WHAT YOU WILL DO:
[1] According to the passage on Swift actors, what kind of type is an actor?
[2] Pick up the passage on Swift actors after its final sentence and continue it in the same style.

EXTRACTED TEXT:
====================

The actor model defines entities called actors that are perfect for this task. Actors allow you as a programmer to declare that a bag of state is held within a concurrency domain and then define multiple operations that act upon it.

Each actor protects its own data through data isolation, ensuring that only a single thread will access that data at a given time, even when many clients are concurrently making requests of the actor.

As part of the Swift Concurrency Model, actors provide the same race and memory safety properties as structured concurrency, but provide the familiar abstraction and reuse features that other explicitly declared types in Swift enjoy.

An actor is a reference type that protects access to its mutable state, and is introduced with the keyword actor:

actor BankAccount {
    let accountNumber: Int
    var balance: Double

    init(accountNumber: Int, initialDeposit: Double) {
        self.accountNumber = accountNumber
        self.balance = initialDeposit
    }
}

Like other Swift types, actors can have initializers, methods, properties, and subscripts. They can be extended and conform to protocols, be generic, and be used with generics.

====================

DATA SECTION:
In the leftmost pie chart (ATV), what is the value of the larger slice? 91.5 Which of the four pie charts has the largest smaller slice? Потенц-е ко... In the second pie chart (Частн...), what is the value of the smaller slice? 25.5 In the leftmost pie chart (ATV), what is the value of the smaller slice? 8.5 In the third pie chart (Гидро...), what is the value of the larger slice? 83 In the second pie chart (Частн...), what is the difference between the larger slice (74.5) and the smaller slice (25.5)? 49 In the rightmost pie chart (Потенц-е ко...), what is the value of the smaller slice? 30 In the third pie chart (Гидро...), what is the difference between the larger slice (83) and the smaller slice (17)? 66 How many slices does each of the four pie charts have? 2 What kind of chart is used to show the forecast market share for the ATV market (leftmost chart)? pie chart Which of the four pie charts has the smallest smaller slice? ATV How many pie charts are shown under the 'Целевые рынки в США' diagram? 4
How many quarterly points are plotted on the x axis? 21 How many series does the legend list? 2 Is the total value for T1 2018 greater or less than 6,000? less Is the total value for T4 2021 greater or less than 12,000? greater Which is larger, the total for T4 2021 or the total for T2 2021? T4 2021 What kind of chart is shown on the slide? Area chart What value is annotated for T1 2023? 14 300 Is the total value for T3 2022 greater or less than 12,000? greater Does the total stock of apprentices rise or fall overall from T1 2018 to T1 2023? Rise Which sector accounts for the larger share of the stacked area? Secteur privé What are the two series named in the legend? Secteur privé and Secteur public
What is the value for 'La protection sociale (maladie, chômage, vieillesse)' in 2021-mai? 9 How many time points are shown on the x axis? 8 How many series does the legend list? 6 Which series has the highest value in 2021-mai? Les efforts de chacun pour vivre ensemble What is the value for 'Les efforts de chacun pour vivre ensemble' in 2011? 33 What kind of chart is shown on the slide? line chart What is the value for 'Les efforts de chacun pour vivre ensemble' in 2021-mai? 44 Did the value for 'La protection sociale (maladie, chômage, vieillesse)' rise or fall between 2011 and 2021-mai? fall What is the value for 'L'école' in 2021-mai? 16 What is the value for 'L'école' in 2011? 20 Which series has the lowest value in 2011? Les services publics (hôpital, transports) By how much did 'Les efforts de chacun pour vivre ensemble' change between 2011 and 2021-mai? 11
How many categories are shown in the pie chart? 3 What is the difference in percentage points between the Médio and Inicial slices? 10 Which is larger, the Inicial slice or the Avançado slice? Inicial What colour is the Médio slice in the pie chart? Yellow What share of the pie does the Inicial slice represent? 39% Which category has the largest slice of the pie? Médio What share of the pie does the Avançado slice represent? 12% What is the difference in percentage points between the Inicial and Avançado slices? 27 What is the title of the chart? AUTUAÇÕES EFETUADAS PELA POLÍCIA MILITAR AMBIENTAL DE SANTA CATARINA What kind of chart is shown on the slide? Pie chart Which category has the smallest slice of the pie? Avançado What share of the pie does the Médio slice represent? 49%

====================

WRITTEN ANSWERS:
[1] An actor is a reference type that protects access to its mutable state.

[2]
The primary difference is that actors protect their state from data races. This is enforced statically by the Swift compiler through a set of limitations on the way in which actors and their instance members can be used, collectively called actor isolation.

Actor isolation is how actors protect their mutable state. For actors, the primary mechanism for this protection is by only allowing their stored instance properties to be accessed directly on self.

Global Actor

This actor represents a globally-unique actor that can be used to isolate various declarations anywhere in the program.

A type that conforms to the GlobalActor protocol and is marked with the @globalActor attribute can be used as a custom attribute.

@globalActor
struct MediaActor {
    actor ActorType {}
    static let shared: ActorType = ActorType()
}

struct Videogame {
    let id = UUID()
    let name: String
    let releaseYear: Int
    let developer: String
}

@MediaActor var videogames: [Videogame] = []

When using such a declaration from another actor (or from nonisolated code), synchronization is performed through the shared actor instance to ensure mutually-exclusive access to the declaration.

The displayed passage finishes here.